Setelah itu 10 ari setelah Hari Raya Galungan Umat Hindu di Bali juga akan menyambut Hari Raya Kuningan. Hari Raya Kuningan dirayakan oleh umat Hindu di Bali dengan cara memasang tamiang, kolem, dan endong. Tamiang adalah simbol senjata Dewa Wisnu karena menyerupai Cakra. Kolem adalah simbol senjata Dewa Mahadewa, sedangkan Endong adalah simbol kantong perbekalan yang dipakai oleh Para Dewata dan Leluhur saat berperang melawan adharma. Tamiang kolem dipasang pada semua palinggih, bale, dan pelangkiran, sedangkan endong dipasang hanya pada palinggih dan pelangkiran. Hal yang menjadi pembeda antara Har Raya Galungan dan Kuningan adalah, pada hari Raya Kuningann tumpeng pada banten yang biasanya berwarna putih diganti dengan tumpeng berwarna kuning yang dibuat dari nasi yang dicampur dengan kunyit yang telah dicacah dan direbus bersama minyak kelapa dan daun pandan harum. Adapun keunikan Hari Raya Kuningan selain penggunaan warna kuning adalah yaitu persembahyangan harus sudah selesai sebelum jam 12 siang, sebab persembahan dan persembahyangan setelah jam 12 siang hanya akan diterima Bhuta dan Kala karena para Dewata semuanya telah kembali ke Kahyangan. Adapun rangkaian hari raya sebelum tiba pada Hari Raya Kuingan yaitu
a.Ulihan. Pada hari ini Ulihan memiliki arti pulang atau kembali. Dalam konteks ini yang dimaksud adalah hari kembalinya para dewata-dewati atau leluhur ke kahyangan dengan meninggalkan berkat dan anugerah panjang umur. Hai raya ini diperingati setiap Minggu Wage wuku Kuningan.
b.Hari Pemacekan Agung. Makna dari hari raya ini adalah sebagai simbol keteguhan iman umat manusia atas segala godaan selama perayaan hari Galungan. Hari Raya ini dirayakan pada Senin Kliwon wuku Kuningan.

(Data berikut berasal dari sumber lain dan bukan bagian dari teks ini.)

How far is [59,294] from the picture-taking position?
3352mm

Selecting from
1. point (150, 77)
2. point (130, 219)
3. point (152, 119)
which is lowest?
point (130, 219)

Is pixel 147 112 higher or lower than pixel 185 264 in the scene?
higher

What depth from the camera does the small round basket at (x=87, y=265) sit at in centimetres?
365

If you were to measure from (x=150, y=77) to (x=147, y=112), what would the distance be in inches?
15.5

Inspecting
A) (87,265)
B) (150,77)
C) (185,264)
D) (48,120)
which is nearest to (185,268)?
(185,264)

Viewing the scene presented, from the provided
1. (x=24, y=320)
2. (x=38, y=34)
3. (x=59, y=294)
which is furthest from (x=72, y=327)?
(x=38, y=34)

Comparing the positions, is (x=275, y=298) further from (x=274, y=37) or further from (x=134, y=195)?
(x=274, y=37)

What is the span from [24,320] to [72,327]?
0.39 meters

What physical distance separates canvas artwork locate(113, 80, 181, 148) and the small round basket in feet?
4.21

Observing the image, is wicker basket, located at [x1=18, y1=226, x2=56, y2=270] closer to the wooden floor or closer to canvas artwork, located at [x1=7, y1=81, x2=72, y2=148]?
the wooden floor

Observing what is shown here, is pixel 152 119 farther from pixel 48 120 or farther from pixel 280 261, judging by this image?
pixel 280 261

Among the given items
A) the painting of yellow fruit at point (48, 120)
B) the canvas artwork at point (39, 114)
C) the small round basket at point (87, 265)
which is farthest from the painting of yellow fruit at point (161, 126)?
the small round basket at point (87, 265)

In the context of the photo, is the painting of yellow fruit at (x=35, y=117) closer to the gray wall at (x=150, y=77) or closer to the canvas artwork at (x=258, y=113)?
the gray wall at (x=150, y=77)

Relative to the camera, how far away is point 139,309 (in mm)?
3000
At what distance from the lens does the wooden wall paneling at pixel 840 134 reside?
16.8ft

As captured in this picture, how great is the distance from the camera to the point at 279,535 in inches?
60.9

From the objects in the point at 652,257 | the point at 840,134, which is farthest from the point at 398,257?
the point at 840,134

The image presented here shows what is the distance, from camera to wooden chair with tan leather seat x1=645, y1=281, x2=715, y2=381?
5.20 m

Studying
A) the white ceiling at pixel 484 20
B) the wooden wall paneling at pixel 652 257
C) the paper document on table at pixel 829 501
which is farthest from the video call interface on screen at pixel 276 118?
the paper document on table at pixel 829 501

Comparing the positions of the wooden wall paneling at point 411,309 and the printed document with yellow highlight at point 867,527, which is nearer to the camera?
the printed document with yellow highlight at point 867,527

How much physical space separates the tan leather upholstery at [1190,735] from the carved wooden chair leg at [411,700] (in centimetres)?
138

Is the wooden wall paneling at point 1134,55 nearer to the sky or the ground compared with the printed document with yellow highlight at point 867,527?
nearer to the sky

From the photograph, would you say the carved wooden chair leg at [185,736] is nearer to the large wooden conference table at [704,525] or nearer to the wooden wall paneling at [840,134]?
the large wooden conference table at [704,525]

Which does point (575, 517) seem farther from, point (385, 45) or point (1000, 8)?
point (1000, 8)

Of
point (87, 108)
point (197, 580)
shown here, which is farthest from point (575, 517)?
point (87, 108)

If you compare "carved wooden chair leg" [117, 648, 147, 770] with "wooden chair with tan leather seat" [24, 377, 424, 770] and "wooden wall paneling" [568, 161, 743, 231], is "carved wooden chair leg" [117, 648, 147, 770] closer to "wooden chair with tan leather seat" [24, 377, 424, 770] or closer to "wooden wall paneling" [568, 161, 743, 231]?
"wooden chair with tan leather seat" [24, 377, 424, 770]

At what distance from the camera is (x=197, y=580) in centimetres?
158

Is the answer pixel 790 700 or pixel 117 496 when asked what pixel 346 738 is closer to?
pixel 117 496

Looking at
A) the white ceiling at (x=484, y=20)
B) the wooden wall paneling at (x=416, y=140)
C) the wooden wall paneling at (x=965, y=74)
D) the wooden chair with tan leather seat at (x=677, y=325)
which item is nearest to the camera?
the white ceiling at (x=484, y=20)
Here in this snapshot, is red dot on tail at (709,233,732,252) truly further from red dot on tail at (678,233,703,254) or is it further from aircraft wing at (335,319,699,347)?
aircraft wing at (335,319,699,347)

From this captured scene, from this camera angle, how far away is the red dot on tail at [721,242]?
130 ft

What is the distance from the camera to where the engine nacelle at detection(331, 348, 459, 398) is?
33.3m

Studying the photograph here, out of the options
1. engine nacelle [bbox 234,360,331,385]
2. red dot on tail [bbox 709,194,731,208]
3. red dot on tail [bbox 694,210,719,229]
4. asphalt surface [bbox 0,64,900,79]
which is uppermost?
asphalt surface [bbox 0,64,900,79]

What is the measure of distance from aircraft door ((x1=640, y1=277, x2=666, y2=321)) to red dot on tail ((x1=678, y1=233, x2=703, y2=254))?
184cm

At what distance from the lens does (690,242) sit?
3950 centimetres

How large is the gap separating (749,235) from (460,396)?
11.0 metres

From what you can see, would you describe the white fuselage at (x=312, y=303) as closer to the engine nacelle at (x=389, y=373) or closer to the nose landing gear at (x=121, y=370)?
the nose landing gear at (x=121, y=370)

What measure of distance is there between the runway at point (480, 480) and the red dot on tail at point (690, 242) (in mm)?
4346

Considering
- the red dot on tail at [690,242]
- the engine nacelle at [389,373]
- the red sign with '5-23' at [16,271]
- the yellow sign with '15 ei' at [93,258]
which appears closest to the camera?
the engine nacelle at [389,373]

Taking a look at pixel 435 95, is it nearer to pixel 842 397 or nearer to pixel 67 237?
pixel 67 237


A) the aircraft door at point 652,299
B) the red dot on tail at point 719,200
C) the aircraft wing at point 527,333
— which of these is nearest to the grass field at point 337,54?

c.Hari Kuningan. Seperi pada penjelasan di atas, Hari Raya Kuningan dirayakan oleh umat Hindu di Bali dengan cara memasang tamiang, kolem, dan endong. Tamiang adalah simbol senjata Dewa Wisnu karena menyerupai Cakra. Kolem adalah simbol senjata Dewa Mahadewa, sedangkan Endong adalah simbol kantong perbekalan yang dipakai oleh Para Dewata dan Leluhur saat berperang melawan adharma. Tamiang kolem dipasang pada semua palinggih, bale, dan pelangkiran, sedangkan endong dipasang hanya pada palinggih dan pelangkiran. Hal yang menjadi pembeda antara Har Raya Galungan dan Kuningan adalah, pada hari Raya Kuningann tumpeng pada banten yang biasanya berwarna putih diganti dengan tumpeng berwarna kuning yang dibuat dari nasi yang dicampur dengan kunyit yang telah dicacah dan direbus bersama minyak kelapa dan daun pandan harum. Adapun keunikan Hari Raya Kuningan selain penggunaan warna kuning adalah yaitu persembahyangan harus sudah selesai sebelum jam 12 siang, sebab persembahan dan persembahyangan setelah jam 12 siang hanya akan diterima Bhuta dan Kala karena para Dewata semuanya telah kembali ke Kahyangan.
Pada dasarnya perayaan Hari Raya Galungan dan Kuningan secara umum sama, mulai dari penampahan kemudian hari h hingga manis kuningan atau manis galungan dan juga makna utama dari kedua hari raya ini tentu saja sebagai ucapan rasa syukur umat Hindu di Bali kepada Tuhan Yang Maha Esa (Ida Sang Hyang Widhi Wasa) atas berkatnya dan anugrah-Nya kepada kita semua.